The more Beijing tries to stave off outflows of useful factors of economic production—for instance, by maintaining strict capital controls and limiting listings of companies in the United States—the more it will deepen the sense of insecurity driving those outflows in the first place. Other autocrats have tried this self-defeating strategy; many were forced to keep temporary capital controls in place indefinitely, only to drive people and companies to make more efforts to get around them. As seen repeatedly in Latin America and elsewhere, including during the final decline of the Soviet Union, such policies almost invariably spur more outflows of people and capital. 北京越是试图阻止经济生产中有用要素的外流,比如通过严格的资本管制和限制在美国上市的公司,就越会加深驱使这些外流的不安全感。其他独裁者也曾尝试过这种自我毁灭的策略;许多人被迫无限期地保持资本管制,结果只是推动人们和企业更加努力地绕过这些限制。正如在拉丁美洲和其他地方反复出现的情况,包括苏联最后的衰落期间,这种政策几乎总是会刺激更多的人口和资本外流。

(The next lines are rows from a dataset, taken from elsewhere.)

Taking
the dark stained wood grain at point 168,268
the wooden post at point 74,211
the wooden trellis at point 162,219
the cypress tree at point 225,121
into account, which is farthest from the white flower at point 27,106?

The Chinese economy’s affliction with economic long COVID presents an opportunity for U.S. policymakers to change strategy. Instead of trying to contain China’s growth at great cost to their own economy, American leaders can let Xi do their work for them and position their country as a better alternative—and as a welcoming destination for Chinese economic assets of all kinds. Even knowledgeable officials tend to overlook how well this strategy served the United States in facing down systemic rivals in the twentieth century. It is often forgotten that it was far from evident during the Great Depression that the U.S. economy could outperform fascist regimes in Europe, and similar uncertainty about relative growth performance recurred throughout much of the Cold War. Despite that uncertainty, the United States emerged victorious in part because it maintained an open door for people and capital, siphoning off talent and investment and, ultimately, turning autocratic regimes’ own economic controls against them. As the CCP struggles with its self-afflicted economic long COVID, that strategy is worth reviving today. 中国经济受到经济长期COVID的困扰,这为美国决策者改变策略提供了机会。美国领导人可以让习近平为他们做事,将自己的国家定位为一个更好的选择,并成为中国各类经济资产的欢迎目的地,而不是以巨大代价来遏制中国的增长。即使是知识渊博的官员们也往往忽视这种策略在20世纪面对系统性竞争对手时对美国的帮助有多大。人们常常忘记,在大萧条期间,美国经济能否超越欧洲的法西斯政权并不明显,而在冷战期间,关于相对增长表现的不确定性也一再出现。尽管存在这种不确定性,美国最终获得了胜利,部分原因是因为它保持了对人才和资本的开放,吸引了人才和投资,并最终将威权政权自身的经济控制措施用于对抗它们。随着中国共产党在自我困扰的经济长期COVID中挣扎,这种策略值得今天重新振兴。

CORRECTION APPENDED AUGUST 4, 2023 更正于2023年8月4日附录

An earlier version of this article used the term “savings” in a number of instances in which “bank deposits” or “savings in bank deposits” would have been more accurate. The text and the chart above have been updated. 本文的早期版本在多个地方使用了“储蓄”一词,而更准确的说法应该是“银行存款”或“银行存款中的储蓄”。上述文本和图表已经进行了更新。